| Required task |
Carry none of the pictures over; set down the material below exactly.

[Spatial reasoning question data]
-------
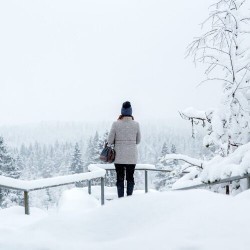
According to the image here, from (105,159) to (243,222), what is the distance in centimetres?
474

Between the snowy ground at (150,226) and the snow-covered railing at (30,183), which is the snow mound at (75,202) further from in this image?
the snowy ground at (150,226)

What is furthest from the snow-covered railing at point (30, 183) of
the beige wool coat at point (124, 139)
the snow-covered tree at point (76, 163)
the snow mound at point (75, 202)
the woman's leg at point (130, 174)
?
the snow-covered tree at point (76, 163)

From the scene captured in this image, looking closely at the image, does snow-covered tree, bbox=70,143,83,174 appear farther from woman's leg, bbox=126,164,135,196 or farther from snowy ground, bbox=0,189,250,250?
snowy ground, bbox=0,189,250,250

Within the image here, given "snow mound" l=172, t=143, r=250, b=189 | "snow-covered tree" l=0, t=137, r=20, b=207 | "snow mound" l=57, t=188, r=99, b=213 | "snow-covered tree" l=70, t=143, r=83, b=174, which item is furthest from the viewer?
"snow-covered tree" l=70, t=143, r=83, b=174

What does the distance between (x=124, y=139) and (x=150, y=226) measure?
4397mm

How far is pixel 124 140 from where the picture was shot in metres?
7.85

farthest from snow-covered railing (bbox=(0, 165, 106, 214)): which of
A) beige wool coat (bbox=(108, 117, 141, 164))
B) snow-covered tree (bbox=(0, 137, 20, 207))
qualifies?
snow-covered tree (bbox=(0, 137, 20, 207))

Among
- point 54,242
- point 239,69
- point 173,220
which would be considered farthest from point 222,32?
point 54,242

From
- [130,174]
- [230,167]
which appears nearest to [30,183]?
[130,174]

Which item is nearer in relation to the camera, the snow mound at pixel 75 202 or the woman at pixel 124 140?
the woman at pixel 124 140

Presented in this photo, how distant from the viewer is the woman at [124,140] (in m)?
7.77

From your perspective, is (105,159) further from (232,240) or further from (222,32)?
(232,240)

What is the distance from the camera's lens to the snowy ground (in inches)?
120

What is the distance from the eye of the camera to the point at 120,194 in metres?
8.09
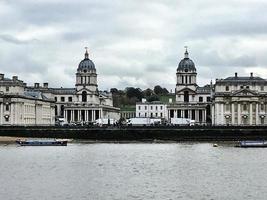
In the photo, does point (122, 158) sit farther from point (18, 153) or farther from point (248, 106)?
point (248, 106)

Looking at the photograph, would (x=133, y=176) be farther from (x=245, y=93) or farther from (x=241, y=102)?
(x=241, y=102)

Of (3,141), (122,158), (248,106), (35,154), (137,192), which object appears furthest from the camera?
(248,106)

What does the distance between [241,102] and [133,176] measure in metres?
112

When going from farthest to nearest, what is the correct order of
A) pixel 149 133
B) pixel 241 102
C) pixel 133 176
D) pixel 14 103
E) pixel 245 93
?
pixel 241 102 < pixel 245 93 < pixel 14 103 < pixel 149 133 < pixel 133 176

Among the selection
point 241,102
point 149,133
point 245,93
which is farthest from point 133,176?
point 241,102

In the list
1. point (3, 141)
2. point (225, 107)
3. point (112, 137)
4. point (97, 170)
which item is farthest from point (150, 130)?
point (97, 170)

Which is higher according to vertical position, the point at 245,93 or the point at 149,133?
the point at 245,93

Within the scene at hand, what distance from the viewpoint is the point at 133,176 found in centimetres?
6812

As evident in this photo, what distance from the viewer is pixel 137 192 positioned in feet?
190

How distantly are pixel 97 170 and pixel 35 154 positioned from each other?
2581 centimetres

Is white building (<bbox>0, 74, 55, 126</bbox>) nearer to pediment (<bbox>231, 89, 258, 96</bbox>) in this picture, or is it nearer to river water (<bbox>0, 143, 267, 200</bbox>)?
pediment (<bbox>231, 89, 258, 96</bbox>)

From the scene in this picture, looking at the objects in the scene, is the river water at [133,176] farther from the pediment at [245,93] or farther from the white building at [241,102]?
the white building at [241,102]

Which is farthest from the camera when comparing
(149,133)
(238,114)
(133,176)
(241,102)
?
(238,114)

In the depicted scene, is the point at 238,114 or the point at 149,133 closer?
the point at 149,133
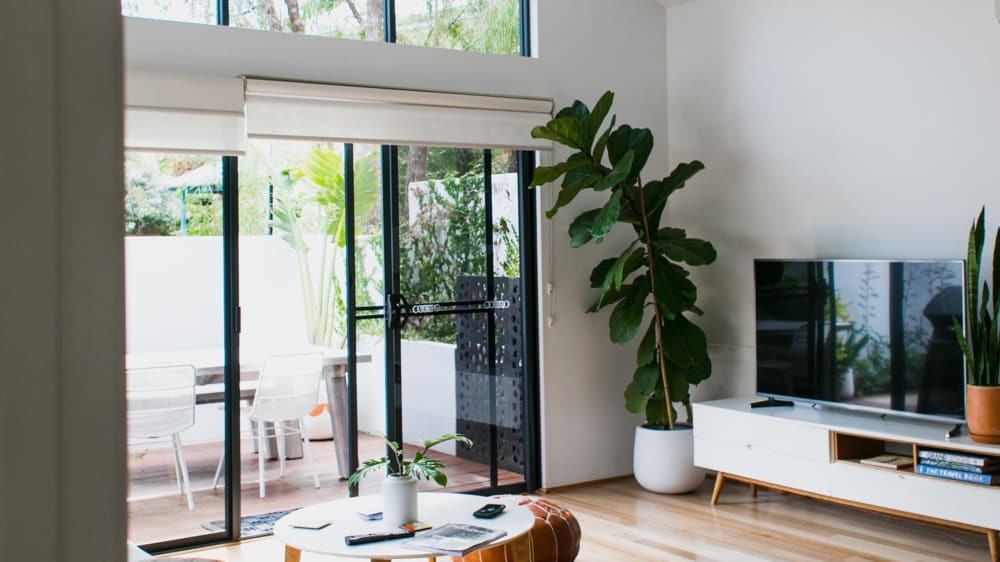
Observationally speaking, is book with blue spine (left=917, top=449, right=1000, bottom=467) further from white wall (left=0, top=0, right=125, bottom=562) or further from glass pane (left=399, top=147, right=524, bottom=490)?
white wall (left=0, top=0, right=125, bottom=562)

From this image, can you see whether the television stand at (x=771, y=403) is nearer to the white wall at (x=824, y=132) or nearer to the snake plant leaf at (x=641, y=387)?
the white wall at (x=824, y=132)

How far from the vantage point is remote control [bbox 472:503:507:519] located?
11.1 feet

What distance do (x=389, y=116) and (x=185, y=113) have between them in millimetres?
986

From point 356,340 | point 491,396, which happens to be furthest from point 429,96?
point 491,396

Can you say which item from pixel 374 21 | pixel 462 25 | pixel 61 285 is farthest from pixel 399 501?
pixel 61 285

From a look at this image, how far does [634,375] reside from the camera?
5.21 m

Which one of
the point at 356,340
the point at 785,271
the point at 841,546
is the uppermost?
the point at 785,271

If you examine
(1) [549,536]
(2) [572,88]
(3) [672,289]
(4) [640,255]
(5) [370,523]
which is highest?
(2) [572,88]

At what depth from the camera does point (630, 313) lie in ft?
16.4

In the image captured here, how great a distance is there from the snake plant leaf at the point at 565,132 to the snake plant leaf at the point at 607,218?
1.05 ft

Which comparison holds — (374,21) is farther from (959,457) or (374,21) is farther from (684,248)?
(959,457)

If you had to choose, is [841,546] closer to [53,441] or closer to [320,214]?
[320,214]

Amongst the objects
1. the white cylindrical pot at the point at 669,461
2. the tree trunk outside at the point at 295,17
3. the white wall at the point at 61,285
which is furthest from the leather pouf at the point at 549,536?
the white wall at the point at 61,285

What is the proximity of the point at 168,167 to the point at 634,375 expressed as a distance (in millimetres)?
2671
-------
| Result |
According to the image here, from (105,159) to (243,222), what is the distance in centimetres?
474

Between the snowy ground at (150,226) and the snow-covered railing at (30,183), which is the snow mound at (75,202) further from in this image?
the snowy ground at (150,226)

What is furthest from the snow-covered railing at point (30, 183) of
the beige wool coat at point (124, 139)
the snow-covered tree at point (76, 163)
the snow mound at point (75, 202)
the woman's leg at point (130, 174)
?
the snow-covered tree at point (76, 163)

From the scene captured in this image, looking closely at the image, does snow-covered tree, bbox=70,143,83,174 appear farther from woman's leg, bbox=126,164,135,196 or farther from snowy ground, bbox=0,189,250,250?
snowy ground, bbox=0,189,250,250

Within the image here, given "snow mound" l=172, t=143, r=250, b=189 | "snow-covered tree" l=0, t=137, r=20, b=207 | "snow mound" l=57, t=188, r=99, b=213 | "snow-covered tree" l=70, t=143, r=83, b=174, which item is furthest from the viewer?
"snow-covered tree" l=70, t=143, r=83, b=174

What does the distance between (x=124, y=139) and (x=150, y=226) measure?
4397mm

How far is pixel 124 140 from where the picture was shot in metres?
7.85

farthest from snow-covered railing (bbox=(0, 165, 106, 214)): which of
A) beige wool coat (bbox=(108, 117, 141, 164))
B) snow-covered tree (bbox=(0, 137, 20, 207))
qualifies?
snow-covered tree (bbox=(0, 137, 20, 207))

Among
- point 54,242
- point 239,69
- point 173,220
which would be considered farthest from point 222,32?
point 54,242

From
- [130,174]
- [230,167]
which appears nearest to [30,183]?
[130,174]

Which item is nearer in relation to the camera, the snow mound at pixel 75 202 or the woman at pixel 124 140?
the woman at pixel 124 140

Presented in this photo, how distant from the viewer is the woman at [124,140] (in m)?
7.77

From your perspective, is (105,159) further from (232,240) or further from (222,32)?
(232,240)

What is the distance from the camera's lens to the snowy ground (in inches)?
120

What is the distance from the eye of the camera to the point at 120,194 in metres?
8.09
In the photo, does point (122, 158) sit farther from point (18, 153) or farther from point (248, 106)?
point (248, 106)

Looking at the photograph, would (x=133, y=176) be farther from (x=245, y=93) or farther from (x=241, y=102)?
(x=241, y=102)

Of (3,141), (122,158), (248,106), (35,154), (137,192), which object appears furthest from the camera?
(248,106)

What does the distance between [241,102] and [133,176] measure in metres?
112

When going from farthest to nearest, what is the correct order of
A) pixel 149 133
B) pixel 241 102
C) pixel 133 176
D) pixel 14 103
E) pixel 245 93
?
pixel 241 102 < pixel 245 93 < pixel 14 103 < pixel 149 133 < pixel 133 176

Among the selection
point 241,102
point 149,133
point 245,93
which is farthest from point 133,176?
point 241,102

In the list
1. point (3, 141)
2. point (225, 107)
3. point (112, 137)
4. point (97, 170)
which item is farthest from point (150, 130)?
point (97, 170)

Which is higher according to vertical position, the point at 245,93 or the point at 149,133?
the point at 245,93

Within the scene at hand, what distance from the viewpoint is the point at 133,176 found in centimetres?
6812

As evident in this photo, what distance from the viewer is pixel 137 192 positioned in feet?
190

How distantly are pixel 97 170 and pixel 35 154 positioned from each other?
2581 centimetres

Is white building (<bbox>0, 74, 55, 126</bbox>) nearer to pediment (<bbox>231, 89, 258, 96</bbox>) in this picture, or is it nearer to river water (<bbox>0, 143, 267, 200</bbox>)?
pediment (<bbox>231, 89, 258, 96</bbox>)

From the scene in this picture, looking at the objects in the scene, is the river water at [133,176] farther from the pediment at [245,93] or farther from the white building at [241,102]?
the white building at [241,102]

Which is farthest from the camera when comparing
(149,133)
(238,114)
(133,176)
(241,102)
?
(238,114)

In the depicted scene, is the point at 238,114 or the point at 149,133 closer?
the point at 149,133
Observationally speaking, is book with blue spine (left=917, top=449, right=1000, bottom=467) further from white wall (left=0, top=0, right=125, bottom=562) or further from glass pane (left=399, top=147, right=524, bottom=490)?
white wall (left=0, top=0, right=125, bottom=562)

From this image, can you see whether the television stand at (x=771, y=403) is nearer to the white wall at (x=824, y=132) or nearer to the snake plant leaf at (x=641, y=387)?
the white wall at (x=824, y=132)

How far from the vantage point is remote control [bbox 472:503:507:519] located?
11.1 feet

What distance do (x=389, y=116) and (x=185, y=113) have between them in millimetres?
986

From point 356,340 | point 491,396, which happens to be furthest from point 429,96?
point 491,396

Can you say which item from pixel 374 21 | pixel 462 25 | pixel 61 285 is farthest from pixel 399 501?
pixel 61 285

From a look at this image, how far does [634,375] reside from the camera?
5.21 m

Which one of
the point at 356,340
the point at 785,271
the point at 841,546
is the uppermost?
the point at 785,271

If you examine
(1) [549,536]
(2) [572,88]
(3) [672,289]
(4) [640,255]
(5) [370,523]
which is highest?
(2) [572,88]

At what depth from the camera does point (630, 313) lie in ft?
16.4

In the image captured here, how great a distance is there from the snake plant leaf at the point at 565,132 to the snake plant leaf at the point at 607,218?
1.05 ft

Which comparison holds — (374,21) is farther from (959,457) or (374,21) is farther from (684,248)?
(959,457)

If you had to choose, is [841,546] closer to [53,441] or closer to [320,214]?
[320,214]

Amongst the objects
1. the white cylindrical pot at the point at 669,461
2. the tree trunk outside at the point at 295,17
3. the white wall at the point at 61,285
which is furthest from the leather pouf at the point at 549,536?
the white wall at the point at 61,285

What is the proximity of the point at 168,167 to the point at 634,375 expressed as a distance (in millimetres)?
2671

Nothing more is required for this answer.